* TASK DESCRIPTION *
Return only the lines below starting at the line containing "Fellow brushes his" and ending at the line containing "young student girl with apple on her head", both included, exactly as they are and with no pictures.

* DATA UNDER STUDY *
::::::::::

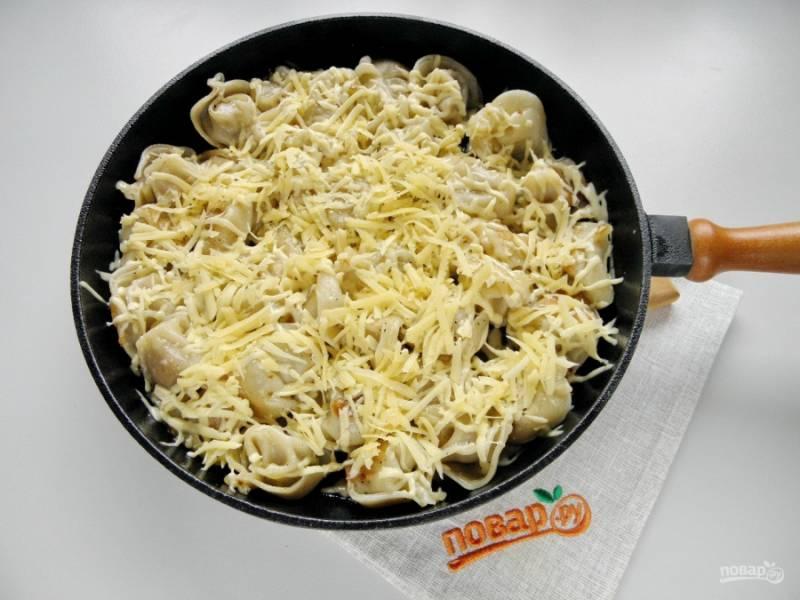 Натрите сыр на крупной терке. Распределите сыр по горячим пельменям. Закройте крышкой сковороду и оставьте пельмени на 5-6 минут.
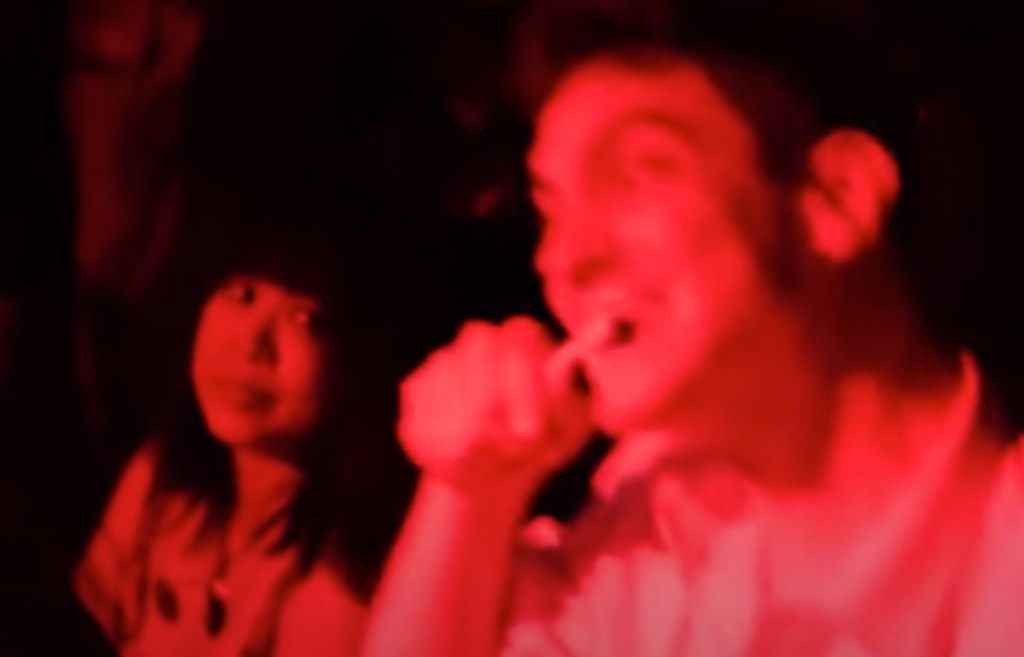 Fellow brushes his teeth during Japanese noise music concert by Merzbow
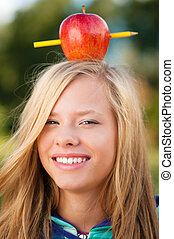 young student girl with apple on her head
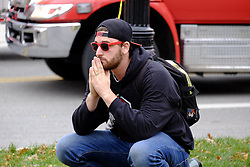 November 28, 2016 - USA - Shooting witness and student Nicholas Flores prays near the intersection of Woodruff and College on Ohio State's campus during an active shooter situation on Nov. 28, 2016 in Columbus, Ohio. (Credit Image: © Adam Cairns/TNS via ZUMA Wire)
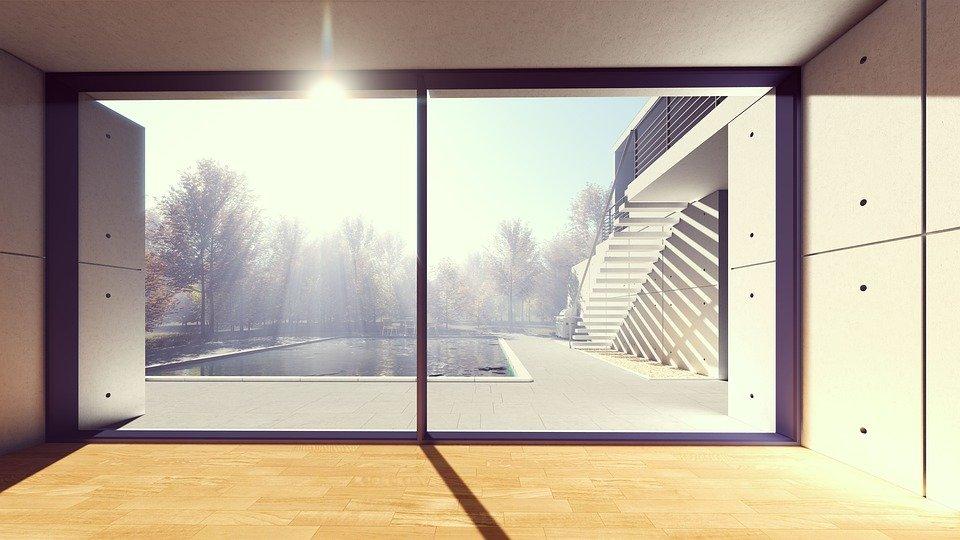 Sonne strahlt durch ein großes Fenster in einen Raum.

::::::::::

* ANSWER SECTION *
 Fellow brushes his teeth during Japanese noise music concert by Merzbow
 young student girl with apple on her head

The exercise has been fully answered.